Work to be completed
Within the listing below, please show every line carrying the string "category".

Material for the task

.....

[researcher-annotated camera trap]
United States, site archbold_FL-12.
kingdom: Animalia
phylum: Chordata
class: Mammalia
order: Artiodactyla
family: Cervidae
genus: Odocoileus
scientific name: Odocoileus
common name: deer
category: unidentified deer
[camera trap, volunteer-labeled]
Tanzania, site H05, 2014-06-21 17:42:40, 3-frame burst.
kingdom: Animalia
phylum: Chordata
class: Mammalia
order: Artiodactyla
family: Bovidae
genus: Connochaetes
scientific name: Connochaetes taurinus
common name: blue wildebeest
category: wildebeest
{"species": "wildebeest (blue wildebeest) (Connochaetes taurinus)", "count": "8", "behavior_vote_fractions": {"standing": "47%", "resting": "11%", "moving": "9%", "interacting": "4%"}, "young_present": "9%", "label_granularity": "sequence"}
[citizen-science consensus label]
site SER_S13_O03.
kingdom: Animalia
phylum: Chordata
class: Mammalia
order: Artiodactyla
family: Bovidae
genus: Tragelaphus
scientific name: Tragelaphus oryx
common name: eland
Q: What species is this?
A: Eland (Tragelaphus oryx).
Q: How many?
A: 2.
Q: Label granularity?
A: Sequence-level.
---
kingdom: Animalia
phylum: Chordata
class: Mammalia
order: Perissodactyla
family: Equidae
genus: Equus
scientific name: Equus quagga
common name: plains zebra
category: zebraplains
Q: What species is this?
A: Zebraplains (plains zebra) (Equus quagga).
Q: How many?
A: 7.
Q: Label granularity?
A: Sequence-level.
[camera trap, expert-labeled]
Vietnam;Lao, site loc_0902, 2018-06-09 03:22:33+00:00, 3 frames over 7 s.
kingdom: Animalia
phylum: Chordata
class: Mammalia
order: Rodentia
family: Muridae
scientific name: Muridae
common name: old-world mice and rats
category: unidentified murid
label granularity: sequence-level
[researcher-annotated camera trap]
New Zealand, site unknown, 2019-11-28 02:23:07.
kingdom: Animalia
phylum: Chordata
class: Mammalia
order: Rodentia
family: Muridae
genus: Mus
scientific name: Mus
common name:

.....

Task solution
category: unidentified deer
category: wildebeest
category: zebraplains
category: unidentified murid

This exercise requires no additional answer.